Every day, more than 20 million kids ride to school on the 450,000 or so buses that trundle through cities and towns across the country. More than 90 percent of those vehicles run on diesel fuel, which emits harmful pollutants like fine particulates, ozone-forming substances like nitrogen oxide, and cancer-causing chemicals like benzene. They also spew a whole lot of greenhouse gases.
The Biden administration wants to do something about that. On Monday, it announced the latest tranche of funding to make America’s yellow buses more green. The Environmental Protection Agency awarded nearly $1 billion in grants to 280 school districts to help them go electric.

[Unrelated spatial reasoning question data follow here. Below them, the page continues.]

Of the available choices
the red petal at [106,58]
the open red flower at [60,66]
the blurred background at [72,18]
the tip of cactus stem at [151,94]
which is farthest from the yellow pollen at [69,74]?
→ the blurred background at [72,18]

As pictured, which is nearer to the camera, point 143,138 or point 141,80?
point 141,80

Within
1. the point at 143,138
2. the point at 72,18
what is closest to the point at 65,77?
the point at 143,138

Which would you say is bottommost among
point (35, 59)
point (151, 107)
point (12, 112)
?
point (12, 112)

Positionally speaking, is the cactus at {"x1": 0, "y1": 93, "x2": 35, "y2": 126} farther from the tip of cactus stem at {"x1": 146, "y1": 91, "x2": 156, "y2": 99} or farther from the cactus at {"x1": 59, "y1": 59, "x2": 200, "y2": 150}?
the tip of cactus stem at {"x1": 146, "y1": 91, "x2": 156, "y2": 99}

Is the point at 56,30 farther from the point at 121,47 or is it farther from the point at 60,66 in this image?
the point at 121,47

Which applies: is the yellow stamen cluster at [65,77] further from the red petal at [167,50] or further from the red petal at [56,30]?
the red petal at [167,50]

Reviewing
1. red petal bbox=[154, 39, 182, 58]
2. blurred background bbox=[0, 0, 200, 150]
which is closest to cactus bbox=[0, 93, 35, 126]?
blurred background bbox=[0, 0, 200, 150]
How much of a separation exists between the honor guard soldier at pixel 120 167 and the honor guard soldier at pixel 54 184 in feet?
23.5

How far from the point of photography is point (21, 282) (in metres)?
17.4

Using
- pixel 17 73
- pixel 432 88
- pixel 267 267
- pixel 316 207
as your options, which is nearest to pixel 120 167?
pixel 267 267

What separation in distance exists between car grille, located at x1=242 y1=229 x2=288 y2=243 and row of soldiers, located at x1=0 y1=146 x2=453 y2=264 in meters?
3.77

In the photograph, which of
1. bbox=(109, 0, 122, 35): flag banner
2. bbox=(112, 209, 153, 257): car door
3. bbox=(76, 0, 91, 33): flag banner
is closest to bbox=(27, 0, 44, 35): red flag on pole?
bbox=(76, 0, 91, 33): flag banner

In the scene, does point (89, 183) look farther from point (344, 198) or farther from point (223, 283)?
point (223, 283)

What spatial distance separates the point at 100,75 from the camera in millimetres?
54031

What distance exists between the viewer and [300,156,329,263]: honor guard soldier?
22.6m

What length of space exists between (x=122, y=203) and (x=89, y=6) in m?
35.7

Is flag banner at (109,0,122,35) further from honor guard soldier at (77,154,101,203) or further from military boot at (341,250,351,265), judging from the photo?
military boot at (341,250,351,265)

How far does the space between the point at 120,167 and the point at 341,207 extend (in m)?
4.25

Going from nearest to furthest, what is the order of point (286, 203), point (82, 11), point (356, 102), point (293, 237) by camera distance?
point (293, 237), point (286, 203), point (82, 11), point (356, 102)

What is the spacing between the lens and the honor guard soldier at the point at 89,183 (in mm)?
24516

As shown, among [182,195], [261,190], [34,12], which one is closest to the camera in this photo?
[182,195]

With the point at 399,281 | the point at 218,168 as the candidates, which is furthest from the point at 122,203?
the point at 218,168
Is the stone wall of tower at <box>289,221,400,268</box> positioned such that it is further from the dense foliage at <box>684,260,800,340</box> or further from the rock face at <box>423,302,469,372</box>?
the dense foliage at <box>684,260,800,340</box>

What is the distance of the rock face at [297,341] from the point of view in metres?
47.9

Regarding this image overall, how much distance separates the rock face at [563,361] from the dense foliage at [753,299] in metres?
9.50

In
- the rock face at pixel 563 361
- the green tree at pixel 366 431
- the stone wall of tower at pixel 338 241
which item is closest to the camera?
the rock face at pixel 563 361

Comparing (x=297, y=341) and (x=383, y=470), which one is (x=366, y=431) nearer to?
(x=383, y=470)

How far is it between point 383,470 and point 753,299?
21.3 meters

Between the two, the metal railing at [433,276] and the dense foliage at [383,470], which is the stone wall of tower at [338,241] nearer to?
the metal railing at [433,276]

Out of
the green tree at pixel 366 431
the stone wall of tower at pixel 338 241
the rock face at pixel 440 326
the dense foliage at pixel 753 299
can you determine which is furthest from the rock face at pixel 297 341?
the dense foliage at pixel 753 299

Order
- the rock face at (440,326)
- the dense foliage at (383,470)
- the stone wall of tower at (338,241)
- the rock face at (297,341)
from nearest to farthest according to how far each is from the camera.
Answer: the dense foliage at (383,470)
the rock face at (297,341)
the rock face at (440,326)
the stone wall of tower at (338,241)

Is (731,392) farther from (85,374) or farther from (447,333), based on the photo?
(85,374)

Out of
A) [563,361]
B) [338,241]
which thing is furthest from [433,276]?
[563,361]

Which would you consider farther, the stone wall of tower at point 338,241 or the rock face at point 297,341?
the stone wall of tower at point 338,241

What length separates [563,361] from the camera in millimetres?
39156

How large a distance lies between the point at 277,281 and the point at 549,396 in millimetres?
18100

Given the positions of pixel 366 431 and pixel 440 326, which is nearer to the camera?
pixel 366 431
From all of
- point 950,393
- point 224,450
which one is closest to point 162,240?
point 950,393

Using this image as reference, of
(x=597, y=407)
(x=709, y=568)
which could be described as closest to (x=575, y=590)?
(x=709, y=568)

The allocations mark the third round of funding for clean school buses released under the 2021 Bipartisan Infrastructure Law. The money will purchase more than 2,700 vehicles to shuttle 7 million students in 37 states. Notably, 86 percent of the cash will go to low-income, rural, or tribal communities. School officials and public health advocates say it’s an important step toward reducing the impacts of diesel pollution — a burden disproportionately experienced by children of color and those in low-income areas.
“Clean air is not just an environmental issue. It’s a matter of public health and educational equity,” Devon Horton, superintendent of the DeKalb County School District in Georgia, told a cheering crowd at Stone Mountain Middle School on Monday.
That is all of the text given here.